En Estados Unidos, por ejemplo, los creacionistas que desafían la teoría de Darwin han intentado varias veces hacerse un espacio en los textos escolares y las clases de biología. Las cortes han fallado que, en la medida que se propone una hipótesis sobrenatural para explicar la biodiversidad, el creacionismo es religión y por tanto debe quedar fuera del currículum. Sin embargo, esta lógica parece igual de equivocada: la razón por la cual el creacionismo queda fuera del currículum no es porque invoque agencia sobrenatural sino porque es mala ciencia.

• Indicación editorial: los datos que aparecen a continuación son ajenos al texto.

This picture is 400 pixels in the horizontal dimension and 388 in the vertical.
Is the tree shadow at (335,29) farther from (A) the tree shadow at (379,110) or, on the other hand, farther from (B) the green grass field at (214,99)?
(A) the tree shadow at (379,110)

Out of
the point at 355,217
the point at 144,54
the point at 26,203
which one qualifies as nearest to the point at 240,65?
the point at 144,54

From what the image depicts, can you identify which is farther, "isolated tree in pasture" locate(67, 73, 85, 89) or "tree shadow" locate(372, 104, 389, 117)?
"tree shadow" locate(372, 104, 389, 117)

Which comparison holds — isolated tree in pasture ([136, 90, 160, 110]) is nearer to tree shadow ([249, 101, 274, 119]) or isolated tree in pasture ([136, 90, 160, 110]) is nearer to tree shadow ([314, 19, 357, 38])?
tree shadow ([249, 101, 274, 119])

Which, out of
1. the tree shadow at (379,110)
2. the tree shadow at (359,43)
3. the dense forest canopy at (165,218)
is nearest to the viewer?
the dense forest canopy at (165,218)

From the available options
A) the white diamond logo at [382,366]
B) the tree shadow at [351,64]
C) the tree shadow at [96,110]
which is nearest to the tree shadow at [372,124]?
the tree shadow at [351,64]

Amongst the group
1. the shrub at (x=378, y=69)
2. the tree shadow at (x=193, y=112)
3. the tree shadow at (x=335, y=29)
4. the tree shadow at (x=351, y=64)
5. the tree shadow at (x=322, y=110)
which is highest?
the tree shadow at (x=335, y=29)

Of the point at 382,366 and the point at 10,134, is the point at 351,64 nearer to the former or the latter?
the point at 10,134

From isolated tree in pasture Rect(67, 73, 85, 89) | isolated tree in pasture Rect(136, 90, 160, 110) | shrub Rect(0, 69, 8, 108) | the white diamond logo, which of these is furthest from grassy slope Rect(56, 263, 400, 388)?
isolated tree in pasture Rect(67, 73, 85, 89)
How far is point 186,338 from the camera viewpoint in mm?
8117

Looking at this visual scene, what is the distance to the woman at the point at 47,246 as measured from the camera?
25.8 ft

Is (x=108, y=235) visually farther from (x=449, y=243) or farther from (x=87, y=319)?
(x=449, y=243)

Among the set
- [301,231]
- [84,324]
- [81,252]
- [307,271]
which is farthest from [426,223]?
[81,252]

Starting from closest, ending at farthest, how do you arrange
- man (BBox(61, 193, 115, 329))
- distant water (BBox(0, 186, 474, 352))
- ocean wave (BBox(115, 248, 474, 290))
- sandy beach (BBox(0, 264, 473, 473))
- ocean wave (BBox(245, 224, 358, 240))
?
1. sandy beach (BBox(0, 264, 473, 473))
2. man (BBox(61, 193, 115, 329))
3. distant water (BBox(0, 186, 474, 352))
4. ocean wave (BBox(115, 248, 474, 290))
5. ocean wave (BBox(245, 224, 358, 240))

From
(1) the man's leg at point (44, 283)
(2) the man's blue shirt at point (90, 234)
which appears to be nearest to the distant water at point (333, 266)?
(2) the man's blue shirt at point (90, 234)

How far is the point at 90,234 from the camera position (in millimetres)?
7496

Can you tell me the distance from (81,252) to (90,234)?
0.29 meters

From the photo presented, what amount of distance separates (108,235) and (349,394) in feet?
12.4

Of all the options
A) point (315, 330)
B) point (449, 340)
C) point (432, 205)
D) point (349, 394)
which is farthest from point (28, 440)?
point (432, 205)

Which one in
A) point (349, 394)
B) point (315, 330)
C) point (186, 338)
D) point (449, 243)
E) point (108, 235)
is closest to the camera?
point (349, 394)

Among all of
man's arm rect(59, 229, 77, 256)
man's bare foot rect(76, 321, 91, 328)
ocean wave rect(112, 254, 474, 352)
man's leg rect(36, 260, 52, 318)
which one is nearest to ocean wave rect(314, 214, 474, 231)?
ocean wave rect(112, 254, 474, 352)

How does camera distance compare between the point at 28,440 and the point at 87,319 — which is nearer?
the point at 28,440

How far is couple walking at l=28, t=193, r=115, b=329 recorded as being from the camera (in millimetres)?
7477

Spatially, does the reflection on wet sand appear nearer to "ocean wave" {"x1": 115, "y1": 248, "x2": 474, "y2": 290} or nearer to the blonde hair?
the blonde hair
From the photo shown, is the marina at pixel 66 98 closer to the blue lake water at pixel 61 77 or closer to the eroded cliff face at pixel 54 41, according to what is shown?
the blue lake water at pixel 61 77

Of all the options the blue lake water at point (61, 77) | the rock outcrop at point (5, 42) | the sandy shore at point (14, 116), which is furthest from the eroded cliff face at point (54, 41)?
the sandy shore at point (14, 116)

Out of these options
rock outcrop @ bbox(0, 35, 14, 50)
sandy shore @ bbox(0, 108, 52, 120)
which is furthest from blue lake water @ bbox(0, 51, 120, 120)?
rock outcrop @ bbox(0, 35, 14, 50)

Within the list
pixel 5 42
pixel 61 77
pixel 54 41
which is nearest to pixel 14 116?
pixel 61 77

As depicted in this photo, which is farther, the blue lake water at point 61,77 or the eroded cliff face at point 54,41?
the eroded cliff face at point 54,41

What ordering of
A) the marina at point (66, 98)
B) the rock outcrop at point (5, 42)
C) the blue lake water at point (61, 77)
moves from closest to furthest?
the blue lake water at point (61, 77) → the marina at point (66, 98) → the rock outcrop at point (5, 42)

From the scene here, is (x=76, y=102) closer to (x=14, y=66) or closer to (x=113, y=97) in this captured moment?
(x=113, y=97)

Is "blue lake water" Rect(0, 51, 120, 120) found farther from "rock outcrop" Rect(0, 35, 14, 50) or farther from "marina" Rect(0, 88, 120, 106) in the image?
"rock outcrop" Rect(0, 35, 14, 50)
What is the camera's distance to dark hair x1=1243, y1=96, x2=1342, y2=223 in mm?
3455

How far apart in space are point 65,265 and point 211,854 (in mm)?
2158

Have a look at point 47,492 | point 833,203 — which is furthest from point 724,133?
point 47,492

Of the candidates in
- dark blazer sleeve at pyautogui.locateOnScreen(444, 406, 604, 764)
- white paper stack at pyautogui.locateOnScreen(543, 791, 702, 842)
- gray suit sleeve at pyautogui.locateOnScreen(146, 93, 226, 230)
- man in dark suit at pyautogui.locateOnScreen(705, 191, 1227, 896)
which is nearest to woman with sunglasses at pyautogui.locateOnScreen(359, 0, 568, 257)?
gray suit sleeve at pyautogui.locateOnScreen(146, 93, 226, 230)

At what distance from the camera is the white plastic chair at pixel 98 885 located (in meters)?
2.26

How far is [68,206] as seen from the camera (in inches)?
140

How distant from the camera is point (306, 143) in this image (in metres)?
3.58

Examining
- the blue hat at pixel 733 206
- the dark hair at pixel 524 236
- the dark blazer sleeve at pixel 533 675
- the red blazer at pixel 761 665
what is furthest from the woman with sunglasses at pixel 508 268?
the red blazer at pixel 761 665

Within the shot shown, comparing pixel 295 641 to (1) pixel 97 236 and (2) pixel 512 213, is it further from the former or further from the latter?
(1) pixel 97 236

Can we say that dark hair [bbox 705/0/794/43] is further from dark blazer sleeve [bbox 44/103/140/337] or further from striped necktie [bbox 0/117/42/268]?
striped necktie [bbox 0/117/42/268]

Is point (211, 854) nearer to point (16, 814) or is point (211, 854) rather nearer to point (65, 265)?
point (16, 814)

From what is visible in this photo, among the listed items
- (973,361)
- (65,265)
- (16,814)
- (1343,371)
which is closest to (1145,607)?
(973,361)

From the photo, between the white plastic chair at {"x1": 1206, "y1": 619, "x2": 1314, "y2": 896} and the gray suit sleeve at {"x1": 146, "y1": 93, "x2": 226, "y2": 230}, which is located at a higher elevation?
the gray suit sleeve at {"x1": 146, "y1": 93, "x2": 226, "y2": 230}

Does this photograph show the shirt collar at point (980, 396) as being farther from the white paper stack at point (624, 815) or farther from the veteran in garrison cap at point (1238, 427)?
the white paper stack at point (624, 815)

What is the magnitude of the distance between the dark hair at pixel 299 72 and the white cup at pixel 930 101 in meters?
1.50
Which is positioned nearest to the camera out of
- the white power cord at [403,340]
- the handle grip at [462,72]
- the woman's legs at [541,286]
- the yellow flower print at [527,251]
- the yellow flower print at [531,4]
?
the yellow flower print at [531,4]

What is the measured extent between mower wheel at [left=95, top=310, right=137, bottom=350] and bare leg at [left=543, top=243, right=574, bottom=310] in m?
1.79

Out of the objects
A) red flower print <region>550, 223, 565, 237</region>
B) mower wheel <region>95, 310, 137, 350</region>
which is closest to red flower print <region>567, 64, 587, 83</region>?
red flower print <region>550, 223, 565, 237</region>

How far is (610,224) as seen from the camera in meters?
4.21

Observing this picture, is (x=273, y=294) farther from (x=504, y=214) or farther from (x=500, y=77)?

Piense en el caso de la homeopatía. En Reino Unido y Francia se ha debatido intensamente si acaso los servicios públicos de salud deben costear tratamientos y medicinas homeopáticos. Mucha gente piensa que no. Y sus razones no tienen ninguna relación con la religión, sino con que se trata de una pseudociencia igual de desacreditada que la quiromancia, la numerología, la iridología o las teorías agrícolas de Lysenko en la Unión Soviética. Lo que se advierte es que solo la ciencia occidental establecida y convencional basta como estándar justificatorio para el desembolso de recursos fiscales y como base para las políticas públicas. Ninguna medicina alternativa, por ejemplo, cumpliría esas condiciones. Los ciudadanos conservan el derecho de recurrir a ellas, pero no pueden esperar ayuda del gobierno para ese acceso.

Piense ahora en el siguiente ejemplo. Tenemos tres alternativas y debemos escoger una para el currículum escolar obligatorio: dos horas de educación física, dos horas de Yoga, o dos horas de plegarias. A mucha gente le parece obvio que debemos optar por lo primero. El Yoga todavía suena demasiado oriental, místico, esotérico. Sin embargo, si se hacen explícitos sus objetivos beneficios físicos y mentales, quizás estén dispuestos a reevaluar su decisión. La razón por la cual no escogerán las plegarias no tiene que ver con su carácter religioso, sino con que no son efectivas como práctica gimnástica o deportiva. Es decir, la decisión dependerá de cuál de las alternativas parece ser más efectiva para los propósitos específicos. Lo mismo ocurre con la ciencia: damos por sentada su primacía justificatoria porque casi siempre funciona.

Pero esto no resuelve el problema que se genera en sociedades pluralistas donde coexisten grupos de personas que tienen distintas ideas de lo que funciona para ellos. Esta discusión comienza con el tipo de reconocimiento que deben (o no deben) tener los placebos y se extiende hacia las distintas nociones de efectividad que caben en medio de la diversidad cultural y cognitiva contemporánea. No basta, por tanto, decir que la casa de los espíritus de Antofagasta es una afrenta contra la ciencia. Hay que explicar por qué la ciencia goza de un lugar preferencial en la estructura de justificación en democracias donde hay gente que cree en métodos alternativos. Esa tarea está incompleta, y es cada vez más urgente en un mundo donde las grandes autoridades epistémicas se han debilitado y las personas reivindican su derecho a conducirse de acuerdo con teorías que desafían el consenso científico.